## WHAT TO DO
Output only the span of lines that begins at the line containing "the viewer's position?" and ends at the last line of the data, both included, exactly as they appear.

*****

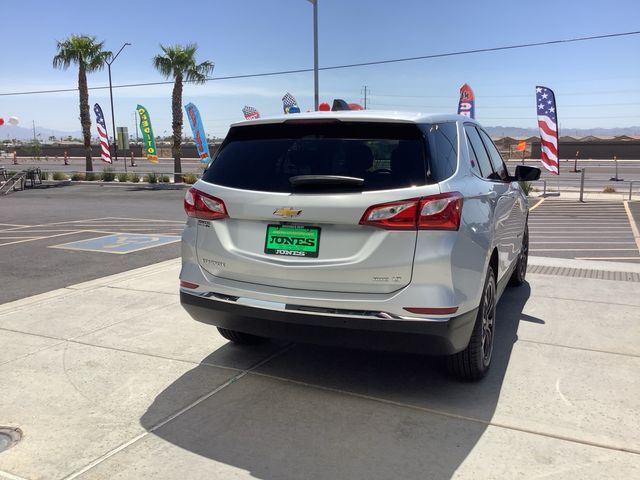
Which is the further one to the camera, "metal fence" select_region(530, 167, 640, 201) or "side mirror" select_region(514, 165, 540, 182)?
"metal fence" select_region(530, 167, 640, 201)

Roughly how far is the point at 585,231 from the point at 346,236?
34.0ft

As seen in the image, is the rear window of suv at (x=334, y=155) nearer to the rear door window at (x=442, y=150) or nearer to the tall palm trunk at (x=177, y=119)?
the rear door window at (x=442, y=150)

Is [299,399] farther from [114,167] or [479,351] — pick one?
[114,167]

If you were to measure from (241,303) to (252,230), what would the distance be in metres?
0.47

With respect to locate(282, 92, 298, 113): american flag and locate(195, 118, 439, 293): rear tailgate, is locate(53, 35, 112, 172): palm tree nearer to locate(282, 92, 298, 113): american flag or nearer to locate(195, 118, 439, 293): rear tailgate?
locate(282, 92, 298, 113): american flag

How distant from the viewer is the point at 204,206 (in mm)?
3617

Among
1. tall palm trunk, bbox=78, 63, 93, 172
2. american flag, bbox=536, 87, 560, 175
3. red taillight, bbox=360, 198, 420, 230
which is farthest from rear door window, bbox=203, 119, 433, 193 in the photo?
tall palm trunk, bbox=78, 63, 93, 172

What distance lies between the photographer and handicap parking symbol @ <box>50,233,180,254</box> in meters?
9.16

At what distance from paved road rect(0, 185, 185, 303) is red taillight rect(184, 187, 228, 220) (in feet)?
A: 11.8

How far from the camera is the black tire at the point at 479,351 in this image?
365 centimetres

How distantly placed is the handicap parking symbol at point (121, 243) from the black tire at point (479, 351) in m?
6.56

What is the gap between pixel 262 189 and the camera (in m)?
3.43

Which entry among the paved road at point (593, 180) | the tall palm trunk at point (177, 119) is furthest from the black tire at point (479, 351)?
the tall palm trunk at point (177, 119)

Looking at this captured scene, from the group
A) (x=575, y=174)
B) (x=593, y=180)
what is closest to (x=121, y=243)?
(x=593, y=180)
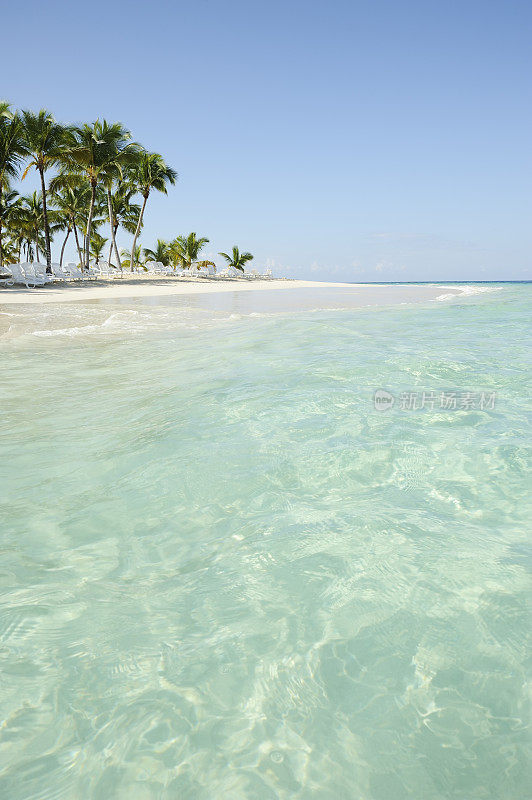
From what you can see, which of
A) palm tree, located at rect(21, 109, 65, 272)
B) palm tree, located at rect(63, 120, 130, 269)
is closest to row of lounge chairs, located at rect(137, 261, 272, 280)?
palm tree, located at rect(63, 120, 130, 269)

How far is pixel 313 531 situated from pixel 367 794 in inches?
53.5

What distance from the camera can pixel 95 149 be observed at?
29859mm

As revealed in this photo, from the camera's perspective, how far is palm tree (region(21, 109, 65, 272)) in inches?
1021

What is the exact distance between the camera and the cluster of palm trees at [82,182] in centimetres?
Answer: 2600

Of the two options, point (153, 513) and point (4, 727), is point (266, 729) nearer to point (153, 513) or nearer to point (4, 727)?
point (4, 727)

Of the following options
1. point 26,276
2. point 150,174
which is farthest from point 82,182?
point 26,276

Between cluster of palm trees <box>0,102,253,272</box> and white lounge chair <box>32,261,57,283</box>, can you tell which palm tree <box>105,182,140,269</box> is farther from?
white lounge chair <box>32,261,57,283</box>

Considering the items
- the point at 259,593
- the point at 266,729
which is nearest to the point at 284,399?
the point at 259,593

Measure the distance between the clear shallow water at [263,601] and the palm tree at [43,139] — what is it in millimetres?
27587

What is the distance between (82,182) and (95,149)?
659cm

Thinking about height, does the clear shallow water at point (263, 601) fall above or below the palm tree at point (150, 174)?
below

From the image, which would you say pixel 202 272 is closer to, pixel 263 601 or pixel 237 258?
pixel 237 258

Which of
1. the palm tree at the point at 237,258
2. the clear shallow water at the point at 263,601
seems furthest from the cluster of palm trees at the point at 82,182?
the clear shallow water at the point at 263,601

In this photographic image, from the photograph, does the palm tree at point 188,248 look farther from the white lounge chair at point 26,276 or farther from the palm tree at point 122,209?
the white lounge chair at point 26,276
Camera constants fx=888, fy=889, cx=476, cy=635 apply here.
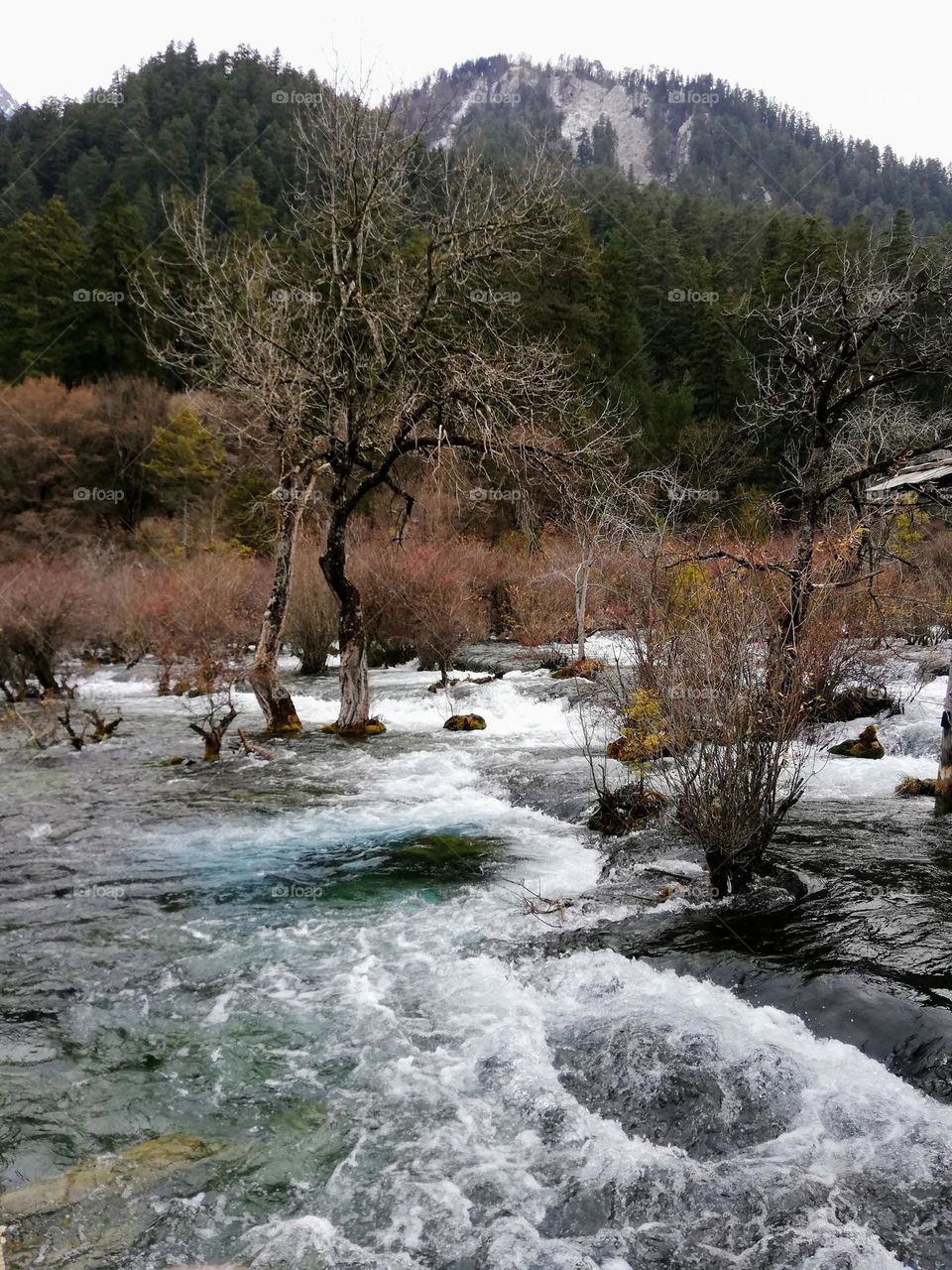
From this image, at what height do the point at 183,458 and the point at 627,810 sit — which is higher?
the point at 183,458

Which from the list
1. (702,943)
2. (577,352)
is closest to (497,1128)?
(702,943)

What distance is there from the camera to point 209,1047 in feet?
19.4

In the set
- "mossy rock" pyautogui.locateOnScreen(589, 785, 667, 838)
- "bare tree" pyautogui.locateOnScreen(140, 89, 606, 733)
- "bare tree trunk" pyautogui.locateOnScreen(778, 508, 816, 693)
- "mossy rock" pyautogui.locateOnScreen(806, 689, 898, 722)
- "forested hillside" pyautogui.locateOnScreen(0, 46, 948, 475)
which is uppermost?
"forested hillside" pyautogui.locateOnScreen(0, 46, 948, 475)

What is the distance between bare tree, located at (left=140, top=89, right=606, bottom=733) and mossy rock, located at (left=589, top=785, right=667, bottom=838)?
5512mm

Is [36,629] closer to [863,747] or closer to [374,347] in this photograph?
Result: [374,347]

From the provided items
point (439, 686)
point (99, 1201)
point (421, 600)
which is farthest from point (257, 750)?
point (99, 1201)

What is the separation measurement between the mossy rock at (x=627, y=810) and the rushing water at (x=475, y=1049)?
16.1 inches

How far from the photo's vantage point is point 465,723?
16547mm

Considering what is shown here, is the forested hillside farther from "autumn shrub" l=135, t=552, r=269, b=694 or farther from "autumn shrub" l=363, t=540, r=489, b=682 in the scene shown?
"autumn shrub" l=135, t=552, r=269, b=694

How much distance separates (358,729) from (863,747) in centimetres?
829

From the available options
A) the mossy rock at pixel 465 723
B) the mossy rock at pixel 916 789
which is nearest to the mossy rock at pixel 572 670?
the mossy rock at pixel 465 723

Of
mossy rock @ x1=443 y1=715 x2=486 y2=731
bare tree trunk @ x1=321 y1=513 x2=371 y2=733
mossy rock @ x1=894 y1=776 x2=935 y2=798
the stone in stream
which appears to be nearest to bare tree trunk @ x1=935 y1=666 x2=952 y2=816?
mossy rock @ x1=894 y1=776 x2=935 y2=798

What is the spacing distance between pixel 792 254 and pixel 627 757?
4649cm

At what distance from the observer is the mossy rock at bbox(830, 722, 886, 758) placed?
13281 millimetres
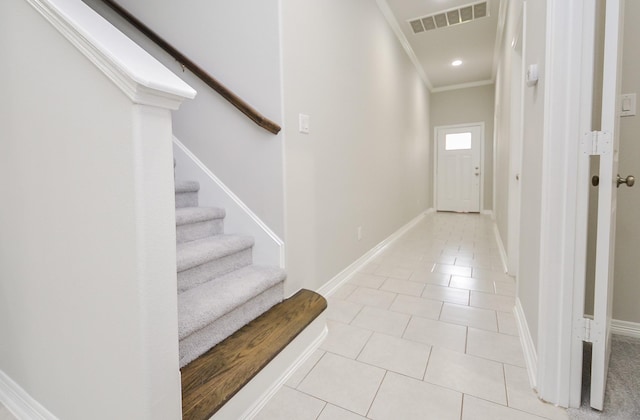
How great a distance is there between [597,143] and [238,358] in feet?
5.19

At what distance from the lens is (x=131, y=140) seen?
78 cm

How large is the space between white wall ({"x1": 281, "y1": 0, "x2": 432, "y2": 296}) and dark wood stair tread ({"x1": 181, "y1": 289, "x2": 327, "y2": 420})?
0.33 metres

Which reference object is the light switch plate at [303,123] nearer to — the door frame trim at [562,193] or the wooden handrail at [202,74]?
the wooden handrail at [202,74]

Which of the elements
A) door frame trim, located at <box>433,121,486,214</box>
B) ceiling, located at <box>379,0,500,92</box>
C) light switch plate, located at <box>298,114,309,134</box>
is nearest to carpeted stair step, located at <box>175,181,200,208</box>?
light switch plate, located at <box>298,114,309,134</box>

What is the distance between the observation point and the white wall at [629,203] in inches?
63.7

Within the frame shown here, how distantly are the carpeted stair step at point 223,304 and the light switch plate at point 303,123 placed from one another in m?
0.89

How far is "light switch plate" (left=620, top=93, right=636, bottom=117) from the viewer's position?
163 cm

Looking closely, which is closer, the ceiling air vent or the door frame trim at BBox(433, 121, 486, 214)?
the ceiling air vent

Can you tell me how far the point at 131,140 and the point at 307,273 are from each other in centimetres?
152

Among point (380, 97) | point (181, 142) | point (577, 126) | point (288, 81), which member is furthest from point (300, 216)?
point (380, 97)

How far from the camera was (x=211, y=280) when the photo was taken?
5.37 feet

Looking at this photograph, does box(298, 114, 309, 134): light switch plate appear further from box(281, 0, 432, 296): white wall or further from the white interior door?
the white interior door

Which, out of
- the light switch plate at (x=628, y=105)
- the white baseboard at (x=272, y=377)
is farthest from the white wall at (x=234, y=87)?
the light switch plate at (x=628, y=105)

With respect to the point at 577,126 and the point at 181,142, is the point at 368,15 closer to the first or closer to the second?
the point at 181,142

*****

## SOLUTION FOR THIS TASK
How far is "light switch plate" (left=620, top=93, right=636, bottom=117) from the viewer's position?
163 cm

Looking closely, which is closer, the ceiling air vent or the door frame trim at BBox(433, 121, 486, 214)?
the ceiling air vent

Can you tell me how far the point at 131,140 and the point at 307,273 are from each other in centimetres?
152

Among point (380, 97) | point (181, 142) | point (577, 126) | point (288, 81), which member is furthest from point (300, 216)?
point (380, 97)

How far from the camera was (x=211, y=280) when the photo was taken?
5.37 feet

Looking at this photograph, does box(298, 114, 309, 134): light switch plate appear further from box(281, 0, 432, 296): white wall or further from the white interior door?
the white interior door

Which, out of
- the light switch plate at (x=628, y=105)
- the white baseboard at (x=272, y=377)
is farthest from the white wall at (x=234, y=87)?
the light switch plate at (x=628, y=105)

With respect to the point at 577,126 and the point at 181,142, is the point at 368,15 closer to the first or closer to the second?
the point at 181,142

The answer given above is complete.